FIG. 6 provides an example antenna of the invention with an additional pair of plates. FIG. 6 illustrates a coaxial lead termination. Opposing plates from each dipole pair are connected to either the cable screen or core. Multiple dipole plates may be used to alter impedance, radiation pattern, gain or bandwidth characteristics of an antenna.

FIG.7 provides an example antenna of the invention with a balun. FIG. 7 illustrates a coaxial lead terminating at a balun, the opposing plates of the dipole pair are electrically connected to the separate balun polarities. A balun may be used to ensure correct antenna impedance matching with a transmitter/receiver, and/or to ensure impedance is stabilized again possible external features, such as proximate metal objects, that may otherwise alter antenna impedance characteristics.

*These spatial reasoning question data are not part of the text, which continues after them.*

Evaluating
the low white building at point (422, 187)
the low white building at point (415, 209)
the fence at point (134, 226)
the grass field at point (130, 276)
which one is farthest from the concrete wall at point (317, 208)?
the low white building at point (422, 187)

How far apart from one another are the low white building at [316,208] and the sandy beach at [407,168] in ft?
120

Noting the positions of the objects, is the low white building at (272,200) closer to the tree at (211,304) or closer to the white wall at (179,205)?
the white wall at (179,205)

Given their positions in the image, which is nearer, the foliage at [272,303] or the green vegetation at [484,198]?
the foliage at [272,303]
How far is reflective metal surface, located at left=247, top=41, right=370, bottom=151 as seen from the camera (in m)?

The foregoing describes the invention including preferred forms thereof. Alterations and modifications as will be obvious to those skilled in the art are intended to be incorporated within the scope hereof as defined in the accompanying claims.

Claims

1. A plate dipole antenna including a pair of plates, as defined herein, arranged in substantially the same plane, with a width to length ratio of greater than one width unit to ten length units.

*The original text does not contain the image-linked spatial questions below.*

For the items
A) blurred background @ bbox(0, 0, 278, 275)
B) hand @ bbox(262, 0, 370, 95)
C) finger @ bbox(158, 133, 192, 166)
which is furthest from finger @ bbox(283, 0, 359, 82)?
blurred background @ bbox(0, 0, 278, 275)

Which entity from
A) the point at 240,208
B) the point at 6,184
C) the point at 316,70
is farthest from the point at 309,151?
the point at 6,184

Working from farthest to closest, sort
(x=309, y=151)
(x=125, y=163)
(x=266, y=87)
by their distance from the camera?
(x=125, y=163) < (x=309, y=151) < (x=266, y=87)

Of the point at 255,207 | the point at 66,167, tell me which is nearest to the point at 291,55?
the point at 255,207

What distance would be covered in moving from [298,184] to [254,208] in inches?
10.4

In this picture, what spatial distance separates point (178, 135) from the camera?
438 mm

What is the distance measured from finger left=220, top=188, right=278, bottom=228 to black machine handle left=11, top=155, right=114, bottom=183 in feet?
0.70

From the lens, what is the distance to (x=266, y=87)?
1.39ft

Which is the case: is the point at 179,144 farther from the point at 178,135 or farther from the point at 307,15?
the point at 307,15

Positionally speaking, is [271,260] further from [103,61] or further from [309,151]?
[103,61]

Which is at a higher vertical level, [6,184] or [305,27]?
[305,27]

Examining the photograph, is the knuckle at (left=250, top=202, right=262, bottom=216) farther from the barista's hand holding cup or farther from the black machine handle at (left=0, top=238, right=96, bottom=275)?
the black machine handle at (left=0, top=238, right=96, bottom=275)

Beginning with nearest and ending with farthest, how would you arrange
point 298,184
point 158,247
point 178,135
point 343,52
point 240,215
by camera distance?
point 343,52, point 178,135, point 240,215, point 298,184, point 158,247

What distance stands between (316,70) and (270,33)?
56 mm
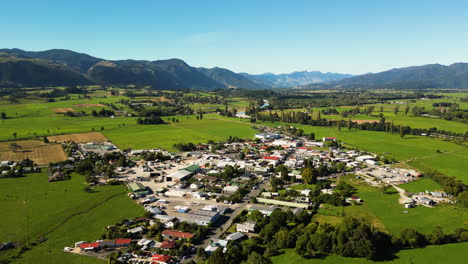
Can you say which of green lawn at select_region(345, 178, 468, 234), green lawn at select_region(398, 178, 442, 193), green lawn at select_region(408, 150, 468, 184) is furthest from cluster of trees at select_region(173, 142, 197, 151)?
green lawn at select_region(408, 150, 468, 184)

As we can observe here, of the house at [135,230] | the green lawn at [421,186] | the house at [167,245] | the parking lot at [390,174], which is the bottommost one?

2. A plate dipole antenna according to claim 1 further including a distance of separation between the plates of at least 10% of the length of one of the plates.

3. A plate dipole antenna according to claim 1 or claim 2 further including a gain plate.

4. A plate dipole antenna according to any one of claims 1 to 3 wherein the plates have a substantially flat surface.

5. A plate dipole antenna according to any one of claims 1 to 3 wherein the surface of at least one plate is curved.

6. A plate dipole antenna according to any one of claims 1 to 3 wherein the surface of at least one plate includes at least one fold.

7. A plate dipole antenna according to any one of claims 1 to 3 wherein the surface of at least one plate include at least one discontinuity.

8. A plate dipole antenna according to any one of claims 1 to 7 further including at least one additional pair of plates.

9. A plate dipole antenna according to any one of claims 1 to 8 further including other dipole devices or attachments.

10. A plate dipole antenna according to any one of claims 1 to 9 further including a balun.

11. A plate dipole antenna including at least one pair of plates arranged in different planes with a length to width ratio of greater than one width unit to ten length units.

12. A plate dipole antenna according to claim 11 wherein one plate is arranged substantially perpendicular to the other.

13. A plate dipole antenna according to claim 11 or claim 12 wherein the smaller angle between the plates is greater than 90 degrees.

14. A plate dipole antenna according to any one of claims 11 to 13 further including a gain plate.

15. A plate dipole antenna according to any one of claims 11 to 14 further including a distance of separation between the plates of greater than 5% of the length of one of the plates.

16. A plate dipole antenna according any one of claims 11 to 15 wherein the plates have a substantially flat surface.

17. A plate dipole antenna according to any one of claims 11 to 15 wherein the surface of at least one plate is curved.

18. A plate dipole antenna according to any one of claims 11 to 15 wherein the surface of at least one plate includes at least one fold.

19. A plate dipole antenna according to any one of claims 11 to 15 wherein the surface of at least one plate includes at least one discontinuity.

20. A plate dipole antenna according to any one of claims 11 to 19 further including at least one additional pair of plates.

21. A plate dipole antenna according to any one of claims 11 to 20 further including other dipoles devices or attachments.

22. A plate dipole antenna according to any one of claims 11 to 21 further including a balun.